• **課題 1**
防犯活動の報告で、住宅対象侵入盗の件数として「件」を付けて示された数値をすべて挙げること。
• **課題 2**
防犯活動の報告から、「地域防犯は「車の両輪」―生命・財産の安全、暮らしの安心ある防犯まちづくり―」と「の手の取り組みの報告である。」の間を、両端を含めて一字も変えずに書き写すこと。

• **抜粋**
::::::::::
「あしたのまち・くらしづくり2014」掲載
あしたのまち・くらしづくり活動賞 主催者賞

地域防犯は「車の両輪」―生命・財産の安全、暮らしの安心ある防犯まちづくり―
愛知県春日井市 岩成台一丁目町内会防犯隊
【まえがき】
 平成14年、町内会に自主防犯組織を立ち上げ、パトロールを始めて10年半になる。活動開始前の8年と以後の8年では、住宅対象侵入盗は累計10件から4件に減った(60%減)。直近の3年間は0を維持している。当町の活動が刺激となり、小学校区6町のうち他の3つの町でも活動を開始、同期間で累計35件から20件に減少(43%減)した。さらにその周辺の町でも活動が始められて広い地域にわたって激減効果を生んだ。当町は160世帯の小さな町である。数字も取るに足りないほどだ。だが周辺に与えた影響は甚大だったと自負している。以下はこの10年半行なってきたあの手この手の取り組みの報告である。
::::::::::
• **記載一覧**
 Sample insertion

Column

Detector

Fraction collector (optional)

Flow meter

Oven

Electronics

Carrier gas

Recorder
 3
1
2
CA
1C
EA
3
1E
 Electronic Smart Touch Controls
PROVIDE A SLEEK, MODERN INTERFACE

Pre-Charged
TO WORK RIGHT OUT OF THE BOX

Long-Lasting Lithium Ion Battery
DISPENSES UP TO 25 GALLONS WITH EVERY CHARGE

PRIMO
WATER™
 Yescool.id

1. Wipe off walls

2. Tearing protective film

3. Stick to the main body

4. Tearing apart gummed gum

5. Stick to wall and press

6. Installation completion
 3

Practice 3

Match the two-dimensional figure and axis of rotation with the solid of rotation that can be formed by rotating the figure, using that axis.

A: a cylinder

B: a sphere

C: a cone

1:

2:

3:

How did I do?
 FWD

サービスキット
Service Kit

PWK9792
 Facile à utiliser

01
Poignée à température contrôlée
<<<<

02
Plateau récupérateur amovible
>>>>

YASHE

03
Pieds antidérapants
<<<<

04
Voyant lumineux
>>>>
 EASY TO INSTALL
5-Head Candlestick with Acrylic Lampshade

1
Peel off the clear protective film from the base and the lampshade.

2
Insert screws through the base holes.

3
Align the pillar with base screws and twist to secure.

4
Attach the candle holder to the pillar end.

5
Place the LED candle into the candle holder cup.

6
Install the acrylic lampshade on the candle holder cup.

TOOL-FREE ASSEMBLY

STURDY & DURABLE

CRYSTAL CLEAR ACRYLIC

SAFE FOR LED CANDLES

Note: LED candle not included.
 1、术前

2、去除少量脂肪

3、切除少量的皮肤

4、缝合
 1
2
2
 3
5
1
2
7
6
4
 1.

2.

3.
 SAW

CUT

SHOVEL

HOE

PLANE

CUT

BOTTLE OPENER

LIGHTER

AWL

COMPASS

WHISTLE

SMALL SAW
::::::::::
• **解答 1**
10件、4件、35件、20件

• **解答 2**
地域防犯は「車の両輪」―生命・財産の安全、暮らしの安心ある防犯まちづくり―
愛知県春日井市 岩成台一丁目町内会防犯隊
【まえがき】
 平成14年、町内会に自主防犯組織を立ち上げ、パトロールを始めて10年半になる。活動開始前の8年と以後の8年では、住宅対象侵入盗は累計10件から4件に減った(60%減)。直近の3年間は0を維持している。当町の活動が刺激となり、小学校区6町のうち他の3つの町でも活動を開始、同期間で累計35件から20件に減少(43%減)した。さらにその周辺の町でも活動が始められて広い地域にわたって激減効果を生んだ。当町は160世帯の小さな町である。数字も取るに足りないほどだ。だが周辺に与えた影響は甚大だったと自負している。以下はこの10年半行なってきたあの手この手の取り組みの報告である。